Four Accounts of Suffering

  • In Water, a grieving woman named Willow relocates to a secluded Irish island after her husband is incarcerated for terrible crimes.
  • In Earth, Evan is a soccer player on court case as an participant to rape.
  • In Fire, the adult Freya balances vengeance with her work as a surgeon.
  • In Air, a dad travels to a memorial service with his adolescent son, and wonders how much to divulge about his family's past.
Trauma is piled on trauma as damaged survivors seem doomed to bump into each other repeatedly for all time

Linked Accounts

Relationships abound. We initially encounter Evan as a boy trying to leave the island of Water. His trial's jury contains the Freya who returns in Fire. Aaron, the father from Air, collaborates with Freya and has a child with Willow's daughter.
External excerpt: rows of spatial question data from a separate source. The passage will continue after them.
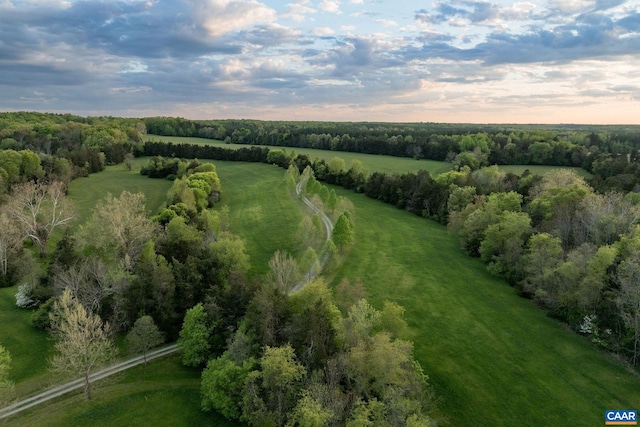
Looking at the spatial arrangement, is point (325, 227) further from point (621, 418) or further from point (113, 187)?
point (113, 187)

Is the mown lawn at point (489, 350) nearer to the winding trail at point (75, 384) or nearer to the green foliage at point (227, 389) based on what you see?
Result: the green foliage at point (227, 389)

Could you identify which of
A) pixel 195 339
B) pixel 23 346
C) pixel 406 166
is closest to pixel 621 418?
pixel 195 339

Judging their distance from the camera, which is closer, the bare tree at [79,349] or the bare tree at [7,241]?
the bare tree at [79,349]

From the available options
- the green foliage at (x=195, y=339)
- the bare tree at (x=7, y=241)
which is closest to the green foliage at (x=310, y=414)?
the green foliage at (x=195, y=339)

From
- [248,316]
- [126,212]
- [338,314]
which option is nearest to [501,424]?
[338,314]

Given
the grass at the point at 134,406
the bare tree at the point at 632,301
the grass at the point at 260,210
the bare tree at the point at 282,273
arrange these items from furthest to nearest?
1. the grass at the point at 260,210
2. the bare tree at the point at 282,273
3. the bare tree at the point at 632,301
4. the grass at the point at 134,406
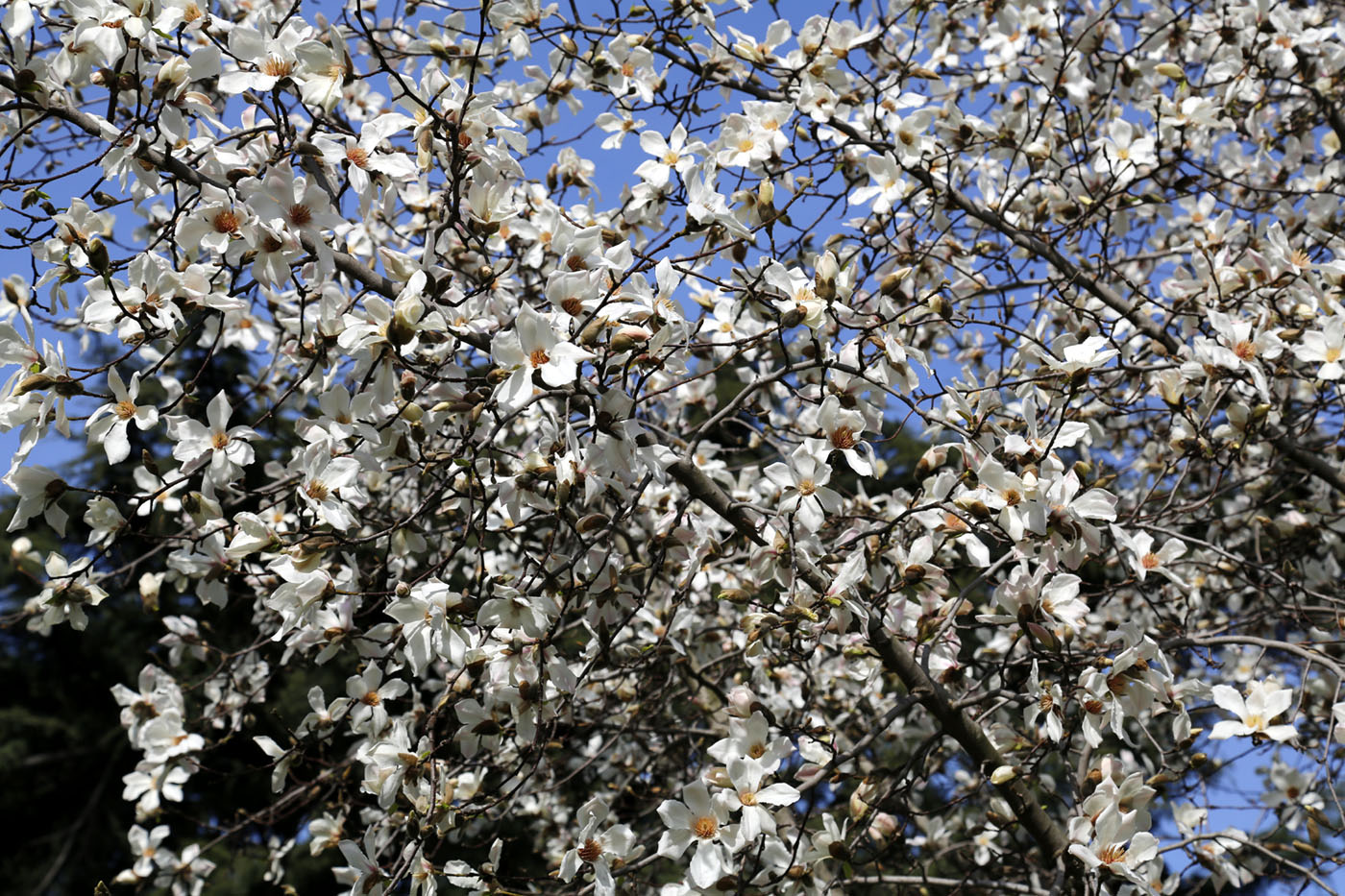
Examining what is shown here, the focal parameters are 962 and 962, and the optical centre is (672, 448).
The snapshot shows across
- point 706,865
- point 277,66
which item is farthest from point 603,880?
point 277,66

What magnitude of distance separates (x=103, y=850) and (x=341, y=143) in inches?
442

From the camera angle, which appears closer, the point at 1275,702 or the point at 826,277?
the point at 826,277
Minor characters from one account return in homes, taverns or courtrooms in another.

These plot threads may sound complicated, but the author understands how to power a narrative – his prior popular Holocaust drama has sold numerous units, and he has been converted into many languages. His straightforward prose shines with gripping hooks: "ultimately, a doctor in the burns unit should understand more than to experiment with fire"; "the primary step I do when I come to the island is change my name".

Personality Portrayal and Storytelling Strength

Characters are sketched in brief, effective lines: the caring Nigerian priest, the disturbed pub landlord, the daughter at struggle with her mother. Some scenes ring with tragic power or insightful humour: a boy is punched by his father after urinating at a football match; a narrow-minded island mother and her Dublin-raised neighbour exchange jabs over cups of diluted tea.

The author's ability of carrying you completely into each narrative gives the comeback of a character or plot strand from an previous story a authentic excitement, for the initial several times at least. Yet the collective effect of it all is dulling, and at times almost comic: suffering is accumulated upon pain, accident on coincidence in a dark farce in which wounded survivors seem fated to bump into each other again and again for eternity.

Thematic Depth and Final Evaluation

If this sounds less like life and more like limbo, that is aspect of the author's thesis. These wounded people are oppressed by the crimes they have suffered, stuck in cycles of thought and behavior that agitate and descend and may in turn harm others. The author has discussed about the impact of his individual experiences of abuse and he describes with understanding the way his cast navigate this dangerous landscape, extending for solutions – isolation, cold ocean swims, resolution or refreshing honesty – that might provide clarity.

The book's "basic" concept isn't extremely informative, while the rapid pace means the exploration of sexual politics or online networks is mostly shallow. But while The Elements is a flawed work, it's also a completely accessible, trauma-oriented epic: a appreciated response to the common fixation on detectives and offenders. The author demonstrates how suffering can affect lives and generations, and how years and care can silence its reverberations.

Karen Harvey
Karen Harvey

A passionate writer and urban planner sharing expertise on community development and sustainable living in Australian suburbs.